FDA approves everolimus tablets (AFINITOR, Novartis) for treatment of patients with advanced renal cell carcinoma after failure of treatment with sunitinib or sorafenib
On March 30, 2009, the U. S. Food and Drug Administration granted approval to everolimus tablets (AFINITOR®, Novartis Pharmaceuticals Corporation) for the treatment of patients with advanced renal cell carcinoma after failure of treatment with sunitinib or sorafenib.
The efficacy and safety of everolimus were evaluated in an international, multicenter, randomized, double-blind trial comparing everolimus to placebo. All patients received best supportive care. The trial was conducted in patients with metastatic renal cell carcinoma after failure of treatment with sunitinib or sorafenib. Prior therapy with bevacizumab, interleukin-2, or interferon-α was also permitted. Randomization was stratified according to prognostic score and prior anticancer therapy.
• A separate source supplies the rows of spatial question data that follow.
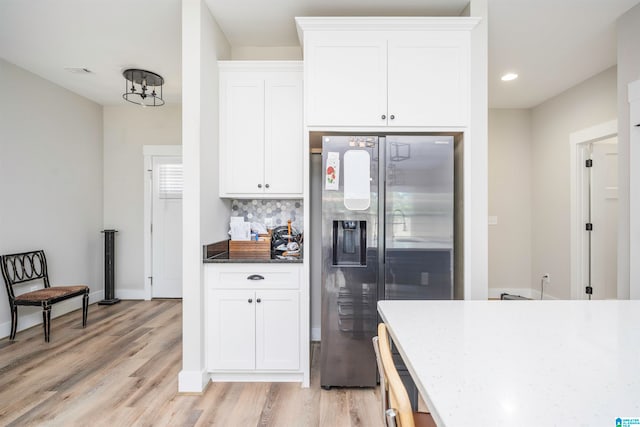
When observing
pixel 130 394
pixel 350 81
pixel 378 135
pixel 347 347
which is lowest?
pixel 130 394

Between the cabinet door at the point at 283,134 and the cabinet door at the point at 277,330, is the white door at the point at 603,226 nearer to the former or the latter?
the cabinet door at the point at 283,134

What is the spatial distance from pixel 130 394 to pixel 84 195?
3.08 meters

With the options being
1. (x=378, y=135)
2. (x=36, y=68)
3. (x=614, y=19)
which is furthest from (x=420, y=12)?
(x=36, y=68)

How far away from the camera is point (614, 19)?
2.62 m

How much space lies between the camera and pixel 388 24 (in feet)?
7.48

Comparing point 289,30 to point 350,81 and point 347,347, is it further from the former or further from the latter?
point 347,347

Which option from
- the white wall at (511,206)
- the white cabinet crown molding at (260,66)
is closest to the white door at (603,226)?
the white wall at (511,206)

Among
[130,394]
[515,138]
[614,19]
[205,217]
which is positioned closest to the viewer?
[130,394]

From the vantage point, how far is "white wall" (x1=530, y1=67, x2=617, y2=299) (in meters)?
3.62

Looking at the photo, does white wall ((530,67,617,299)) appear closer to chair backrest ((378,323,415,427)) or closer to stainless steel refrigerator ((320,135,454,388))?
stainless steel refrigerator ((320,135,454,388))

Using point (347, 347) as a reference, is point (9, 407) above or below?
below

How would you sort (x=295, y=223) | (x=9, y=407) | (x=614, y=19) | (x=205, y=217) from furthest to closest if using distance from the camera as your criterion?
(x=295, y=223) → (x=614, y=19) → (x=205, y=217) → (x=9, y=407)

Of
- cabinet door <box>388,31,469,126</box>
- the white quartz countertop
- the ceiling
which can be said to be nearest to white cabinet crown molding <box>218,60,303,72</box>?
the ceiling

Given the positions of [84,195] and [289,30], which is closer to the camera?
[289,30]
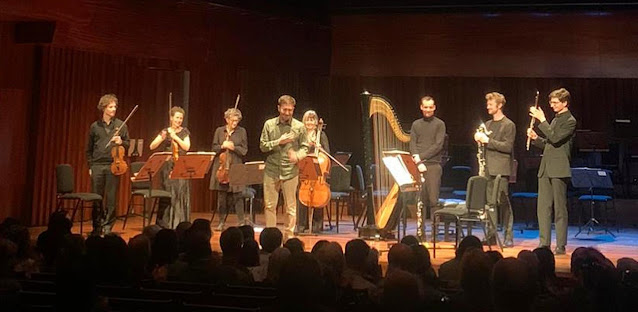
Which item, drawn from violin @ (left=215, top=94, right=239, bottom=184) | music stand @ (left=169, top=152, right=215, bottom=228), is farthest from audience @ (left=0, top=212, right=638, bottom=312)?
violin @ (left=215, top=94, right=239, bottom=184)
A total of 416 patients were randomized (2:1) to receive everolimus (n=277) or placebo (n=139). Demographics were well balanced between the two arms. Progression-free survival (PFS) was the trial’s primary endpoint. The median PFS was 4.9 and 1.9 months in the everolimus and placebo arms, respectively (HR = 0.33, p value < 0.0001). The treatment effect was similar across prognostic scores and prior treatment status. The overall survival results were not mature; 32% of patients had died by the time of data cut-off. The objective response rates were 2% and 0% for everolimus and placebo, respectively. After documented radiological progression, patients receiving placebo could receive everolimus.
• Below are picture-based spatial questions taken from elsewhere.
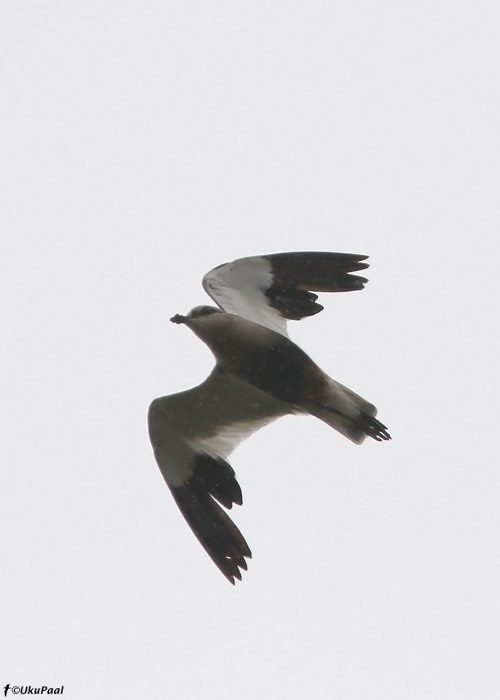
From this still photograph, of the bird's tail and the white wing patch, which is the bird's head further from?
the bird's tail

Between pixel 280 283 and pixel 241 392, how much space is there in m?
0.85

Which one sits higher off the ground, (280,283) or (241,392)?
(280,283)

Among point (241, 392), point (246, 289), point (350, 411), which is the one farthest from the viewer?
point (241, 392)

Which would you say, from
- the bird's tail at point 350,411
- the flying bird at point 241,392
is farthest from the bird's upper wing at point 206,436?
the bird's tail at point 350,411

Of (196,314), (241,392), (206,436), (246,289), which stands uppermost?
(246,289)

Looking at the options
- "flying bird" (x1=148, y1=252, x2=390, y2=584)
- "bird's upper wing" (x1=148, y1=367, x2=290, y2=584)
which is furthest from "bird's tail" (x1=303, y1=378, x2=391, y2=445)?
"bird's upper wing" (x1=148, y1=367, x2=290, y2=584)

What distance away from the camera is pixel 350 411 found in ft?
25.8

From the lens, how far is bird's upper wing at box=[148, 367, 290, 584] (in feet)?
26.5

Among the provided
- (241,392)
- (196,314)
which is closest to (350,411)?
(241,392)

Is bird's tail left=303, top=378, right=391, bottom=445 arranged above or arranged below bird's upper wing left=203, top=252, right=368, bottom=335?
below

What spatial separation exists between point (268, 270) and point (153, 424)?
54.6 inches

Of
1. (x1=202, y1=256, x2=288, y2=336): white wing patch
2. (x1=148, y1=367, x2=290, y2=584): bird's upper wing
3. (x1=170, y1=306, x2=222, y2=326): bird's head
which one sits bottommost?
(x1=148, y1=367, x2=290, y2=584): bird's upper wing

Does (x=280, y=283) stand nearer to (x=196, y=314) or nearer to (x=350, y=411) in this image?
(x=196, y=314)

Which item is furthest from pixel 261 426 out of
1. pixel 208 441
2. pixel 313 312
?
pixel 313 312
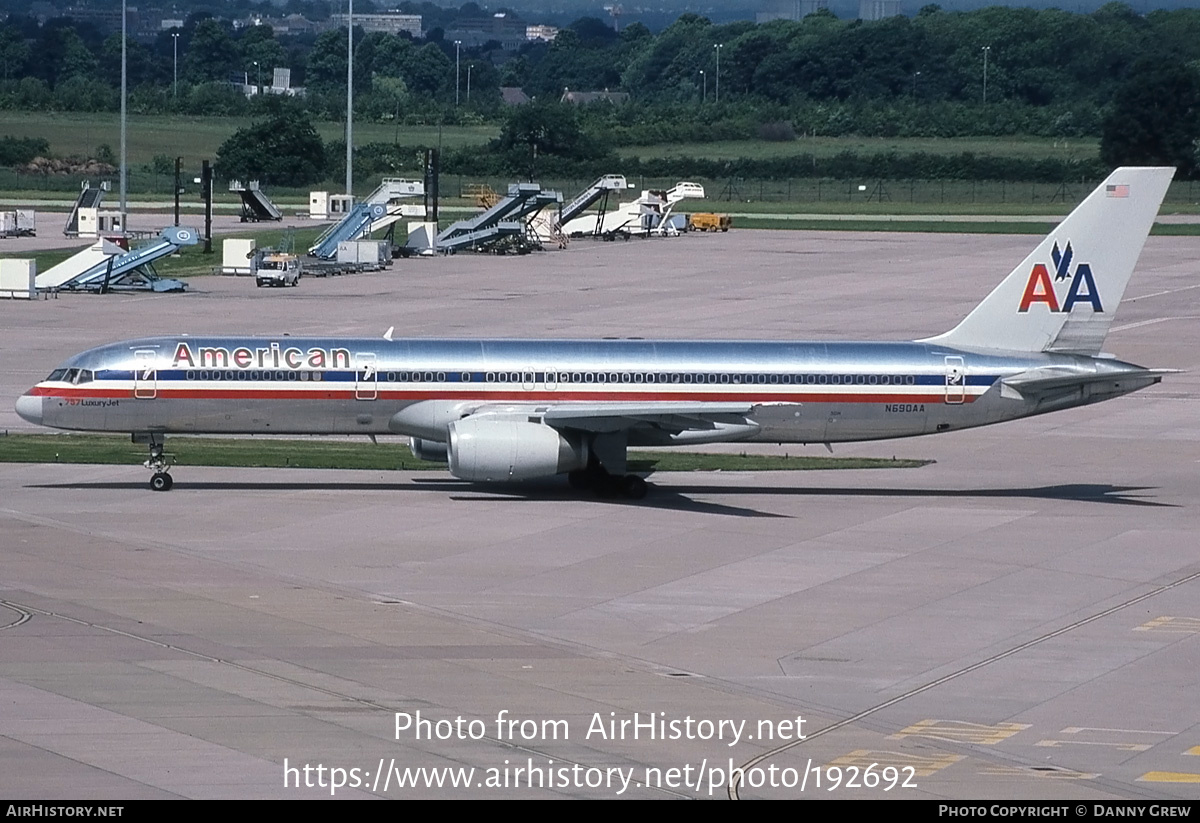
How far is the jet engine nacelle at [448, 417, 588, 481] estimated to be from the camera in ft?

The most common adverse reactions (incidence >30%) were stomatitis, infections, asthenia, fatigue, cough, and diarrhea. The most common grade 3/4 adverse reactions (incidence >3%) were infections, dyspnea, fatigue, stomatitis, dehydration, pneumonitis, abdominal pain, and asthenia. Anemia, hypercholesterolemia, hypertriglyceridemia, hyperglycemia, lymphopenia, and increased creatinine were the most common laboratory abnormalities (incidence >50%). The most common grade 3/4 laboratory abnormalities (incidence >3%) were lymphopenia, hyperglycemia, anemia, hypophosphatemia, and hypercholesterolemia. Deaths due to acute respiratory failure (0.7%), infection (0.7%) and acute renal failure (0.4%) occurred on the everolimus arm but not on the placebo arm.
The recommended dose of everolimus for treatment of advanced renal cell carcinoma is 10 mg once daily at the same time either with or without food.